• [Written task]
Count the lines in the entries below that contain the word "image". Give only the number.

• [Data section]
+ + + +

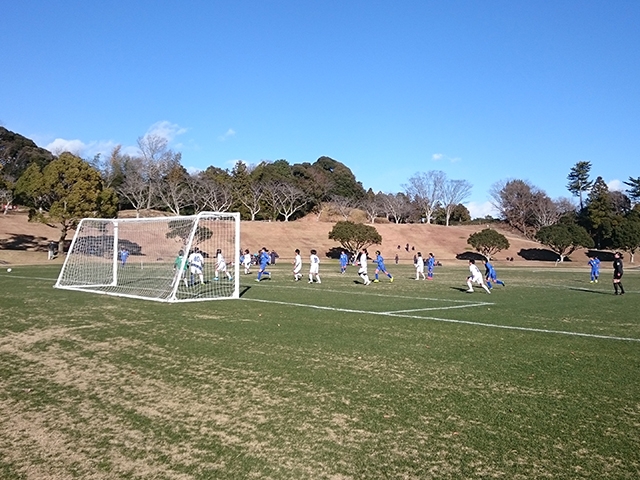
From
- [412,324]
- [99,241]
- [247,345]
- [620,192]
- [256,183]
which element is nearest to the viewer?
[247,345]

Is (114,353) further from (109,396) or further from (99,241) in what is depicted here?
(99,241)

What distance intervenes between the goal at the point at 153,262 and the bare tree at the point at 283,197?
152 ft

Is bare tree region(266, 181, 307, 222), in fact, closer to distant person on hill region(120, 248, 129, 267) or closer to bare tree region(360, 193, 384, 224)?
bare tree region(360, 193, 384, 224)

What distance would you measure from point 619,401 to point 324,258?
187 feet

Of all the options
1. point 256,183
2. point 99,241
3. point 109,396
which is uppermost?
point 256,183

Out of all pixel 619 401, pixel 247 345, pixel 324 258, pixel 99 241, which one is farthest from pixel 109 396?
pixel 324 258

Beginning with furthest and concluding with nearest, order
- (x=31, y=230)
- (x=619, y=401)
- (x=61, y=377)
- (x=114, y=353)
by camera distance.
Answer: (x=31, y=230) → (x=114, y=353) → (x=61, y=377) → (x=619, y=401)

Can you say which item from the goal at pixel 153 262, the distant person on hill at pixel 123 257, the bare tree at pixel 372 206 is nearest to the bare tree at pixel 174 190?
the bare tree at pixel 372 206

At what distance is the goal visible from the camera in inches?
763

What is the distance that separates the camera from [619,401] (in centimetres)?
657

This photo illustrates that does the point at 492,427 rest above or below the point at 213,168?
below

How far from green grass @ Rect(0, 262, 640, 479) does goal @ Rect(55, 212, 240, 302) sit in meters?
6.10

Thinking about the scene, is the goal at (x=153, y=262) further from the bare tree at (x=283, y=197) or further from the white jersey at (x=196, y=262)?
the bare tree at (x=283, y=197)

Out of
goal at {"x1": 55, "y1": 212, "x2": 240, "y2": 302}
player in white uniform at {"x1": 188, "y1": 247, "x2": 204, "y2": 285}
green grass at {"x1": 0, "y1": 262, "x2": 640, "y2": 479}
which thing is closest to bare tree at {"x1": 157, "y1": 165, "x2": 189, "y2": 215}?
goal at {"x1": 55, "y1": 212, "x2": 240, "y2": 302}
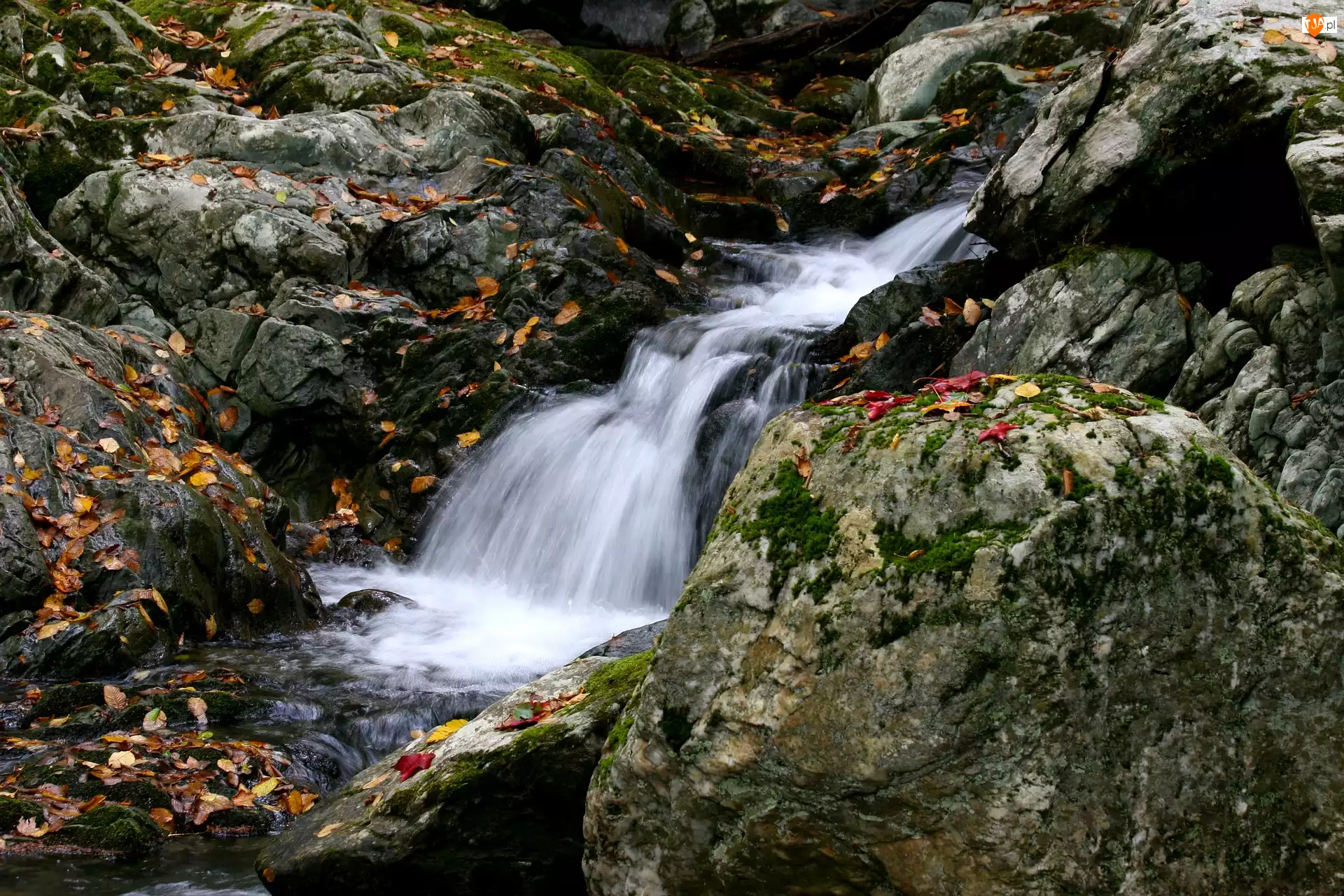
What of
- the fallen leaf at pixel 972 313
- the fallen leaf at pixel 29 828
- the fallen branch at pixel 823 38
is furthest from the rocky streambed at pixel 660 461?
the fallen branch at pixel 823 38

+ + + +

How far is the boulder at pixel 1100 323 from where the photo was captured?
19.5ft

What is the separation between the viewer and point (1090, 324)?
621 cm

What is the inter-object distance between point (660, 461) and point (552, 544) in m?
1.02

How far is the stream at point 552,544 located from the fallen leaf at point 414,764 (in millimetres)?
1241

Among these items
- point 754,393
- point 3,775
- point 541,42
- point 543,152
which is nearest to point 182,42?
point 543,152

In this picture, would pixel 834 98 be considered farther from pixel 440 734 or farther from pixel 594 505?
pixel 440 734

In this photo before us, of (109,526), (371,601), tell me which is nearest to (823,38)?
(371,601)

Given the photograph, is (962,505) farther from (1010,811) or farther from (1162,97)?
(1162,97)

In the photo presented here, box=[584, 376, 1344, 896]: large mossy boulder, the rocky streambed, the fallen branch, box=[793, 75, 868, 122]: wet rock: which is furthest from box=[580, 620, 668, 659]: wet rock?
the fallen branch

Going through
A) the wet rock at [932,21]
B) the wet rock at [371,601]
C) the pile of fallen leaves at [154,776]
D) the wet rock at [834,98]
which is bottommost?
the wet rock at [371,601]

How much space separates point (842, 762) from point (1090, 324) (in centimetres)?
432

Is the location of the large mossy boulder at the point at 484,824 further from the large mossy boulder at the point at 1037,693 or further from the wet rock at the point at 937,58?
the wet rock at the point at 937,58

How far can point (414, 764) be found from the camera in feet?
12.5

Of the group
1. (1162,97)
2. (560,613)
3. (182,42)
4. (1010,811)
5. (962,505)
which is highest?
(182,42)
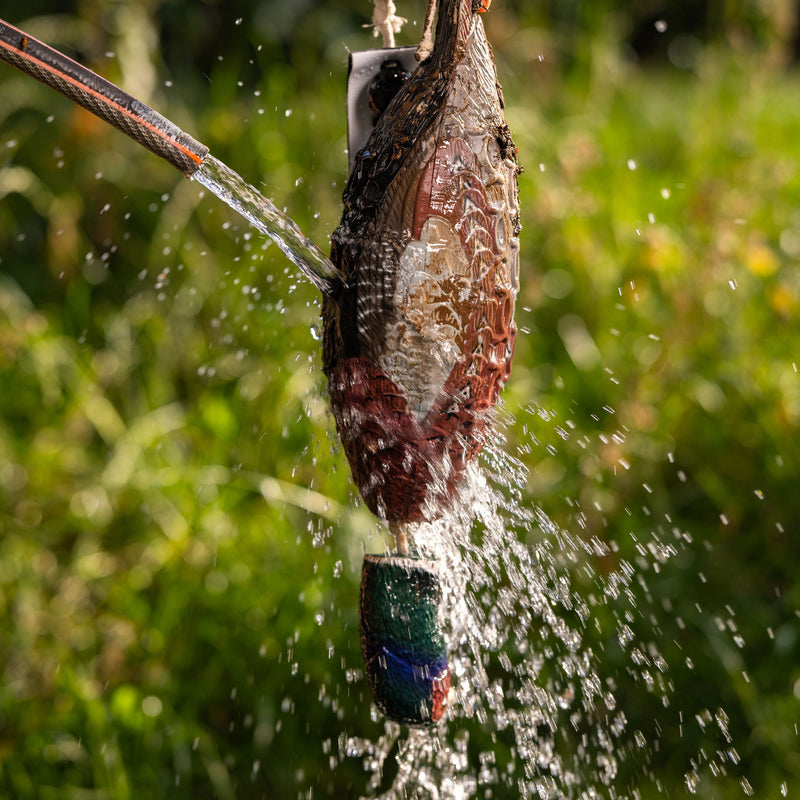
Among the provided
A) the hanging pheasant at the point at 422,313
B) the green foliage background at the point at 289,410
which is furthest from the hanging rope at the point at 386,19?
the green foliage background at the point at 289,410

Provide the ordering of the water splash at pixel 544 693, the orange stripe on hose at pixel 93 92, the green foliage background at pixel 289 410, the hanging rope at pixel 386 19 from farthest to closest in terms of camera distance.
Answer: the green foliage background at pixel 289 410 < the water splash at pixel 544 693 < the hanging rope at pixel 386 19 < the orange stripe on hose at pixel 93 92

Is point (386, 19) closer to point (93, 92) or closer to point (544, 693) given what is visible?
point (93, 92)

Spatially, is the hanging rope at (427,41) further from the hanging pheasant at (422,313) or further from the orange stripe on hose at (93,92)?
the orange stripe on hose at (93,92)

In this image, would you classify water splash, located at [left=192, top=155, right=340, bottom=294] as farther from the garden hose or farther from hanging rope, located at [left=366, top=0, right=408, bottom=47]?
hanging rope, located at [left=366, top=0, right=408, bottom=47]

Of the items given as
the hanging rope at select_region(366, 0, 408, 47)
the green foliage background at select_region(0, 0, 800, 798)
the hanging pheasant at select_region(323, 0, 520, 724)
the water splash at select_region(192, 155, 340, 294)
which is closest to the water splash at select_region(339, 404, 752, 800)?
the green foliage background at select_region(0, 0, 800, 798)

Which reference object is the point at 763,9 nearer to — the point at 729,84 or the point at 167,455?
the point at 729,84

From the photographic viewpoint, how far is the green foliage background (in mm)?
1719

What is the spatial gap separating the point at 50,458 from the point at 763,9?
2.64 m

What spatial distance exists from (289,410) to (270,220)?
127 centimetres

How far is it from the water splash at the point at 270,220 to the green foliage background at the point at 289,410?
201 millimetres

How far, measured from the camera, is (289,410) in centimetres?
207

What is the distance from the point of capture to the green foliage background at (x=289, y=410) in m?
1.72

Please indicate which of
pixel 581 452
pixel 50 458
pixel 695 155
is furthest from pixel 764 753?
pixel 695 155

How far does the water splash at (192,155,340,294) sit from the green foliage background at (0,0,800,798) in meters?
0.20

+ + + +

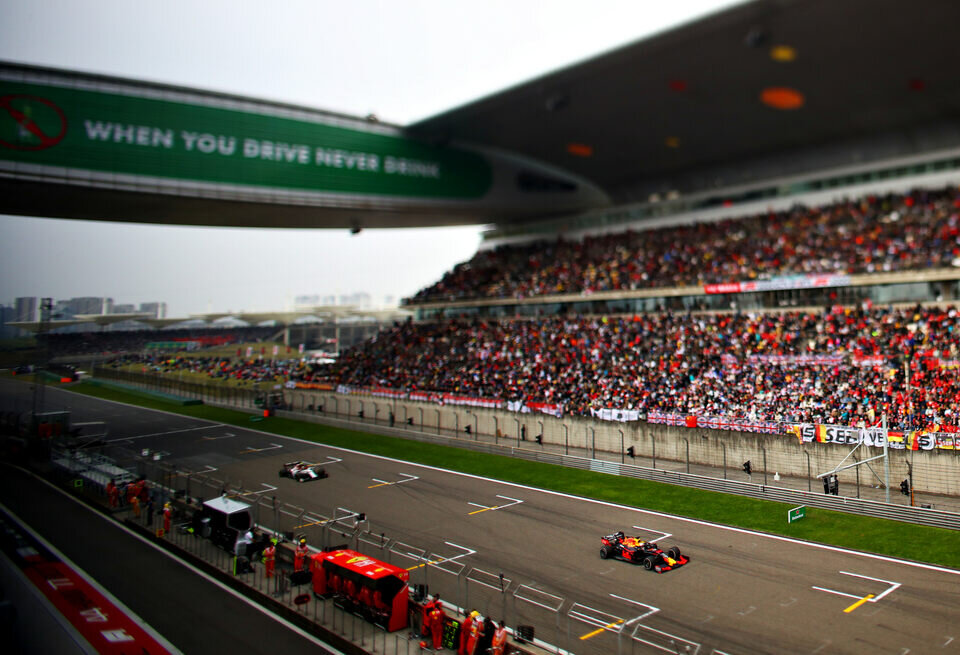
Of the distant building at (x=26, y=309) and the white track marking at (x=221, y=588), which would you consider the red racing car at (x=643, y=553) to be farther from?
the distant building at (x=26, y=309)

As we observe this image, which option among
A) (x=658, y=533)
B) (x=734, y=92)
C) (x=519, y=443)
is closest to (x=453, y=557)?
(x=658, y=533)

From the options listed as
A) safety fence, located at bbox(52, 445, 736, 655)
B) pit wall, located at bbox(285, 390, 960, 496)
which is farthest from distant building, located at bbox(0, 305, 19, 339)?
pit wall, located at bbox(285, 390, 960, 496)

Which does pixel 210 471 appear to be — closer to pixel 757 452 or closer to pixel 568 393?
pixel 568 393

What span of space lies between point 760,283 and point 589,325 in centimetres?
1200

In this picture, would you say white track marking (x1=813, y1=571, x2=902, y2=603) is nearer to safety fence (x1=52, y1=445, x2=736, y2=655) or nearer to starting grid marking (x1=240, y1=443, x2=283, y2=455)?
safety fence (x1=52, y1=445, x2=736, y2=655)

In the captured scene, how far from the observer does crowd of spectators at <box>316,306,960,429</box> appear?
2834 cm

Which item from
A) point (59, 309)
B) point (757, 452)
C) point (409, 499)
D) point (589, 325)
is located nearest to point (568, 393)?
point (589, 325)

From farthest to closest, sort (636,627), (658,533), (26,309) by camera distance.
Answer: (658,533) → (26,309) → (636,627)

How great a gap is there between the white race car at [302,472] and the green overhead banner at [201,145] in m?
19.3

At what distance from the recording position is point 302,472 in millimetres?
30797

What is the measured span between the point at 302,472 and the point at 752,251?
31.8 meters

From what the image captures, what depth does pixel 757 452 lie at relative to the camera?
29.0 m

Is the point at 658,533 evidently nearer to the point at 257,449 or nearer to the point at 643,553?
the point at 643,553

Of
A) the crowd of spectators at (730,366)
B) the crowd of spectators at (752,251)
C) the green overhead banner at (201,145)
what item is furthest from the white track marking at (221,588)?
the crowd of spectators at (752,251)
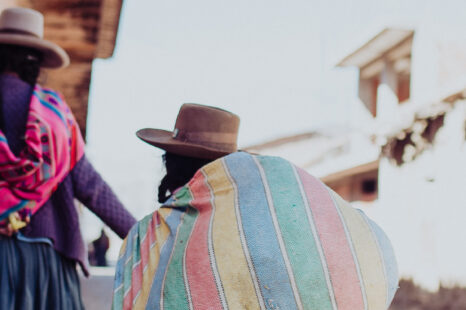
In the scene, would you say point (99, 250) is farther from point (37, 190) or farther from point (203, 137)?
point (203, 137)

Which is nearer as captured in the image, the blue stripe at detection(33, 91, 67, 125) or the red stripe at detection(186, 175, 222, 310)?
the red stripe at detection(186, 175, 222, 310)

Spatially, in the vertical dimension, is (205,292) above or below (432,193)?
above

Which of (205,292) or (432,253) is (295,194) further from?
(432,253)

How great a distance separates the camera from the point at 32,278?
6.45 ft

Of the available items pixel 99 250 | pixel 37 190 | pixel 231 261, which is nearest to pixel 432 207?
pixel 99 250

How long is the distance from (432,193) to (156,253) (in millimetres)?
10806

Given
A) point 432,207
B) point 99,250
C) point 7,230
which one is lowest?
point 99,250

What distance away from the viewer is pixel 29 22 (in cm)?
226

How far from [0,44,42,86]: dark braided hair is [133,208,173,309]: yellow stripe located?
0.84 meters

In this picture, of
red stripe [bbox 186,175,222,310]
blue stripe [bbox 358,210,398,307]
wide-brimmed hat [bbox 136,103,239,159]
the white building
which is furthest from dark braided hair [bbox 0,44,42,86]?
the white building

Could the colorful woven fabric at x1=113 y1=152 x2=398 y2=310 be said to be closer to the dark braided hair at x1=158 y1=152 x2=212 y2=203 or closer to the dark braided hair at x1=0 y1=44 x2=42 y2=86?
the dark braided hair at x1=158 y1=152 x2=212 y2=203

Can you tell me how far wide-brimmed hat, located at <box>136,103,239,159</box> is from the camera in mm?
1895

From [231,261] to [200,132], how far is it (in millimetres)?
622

+ + + +

• [Reply to the task]
4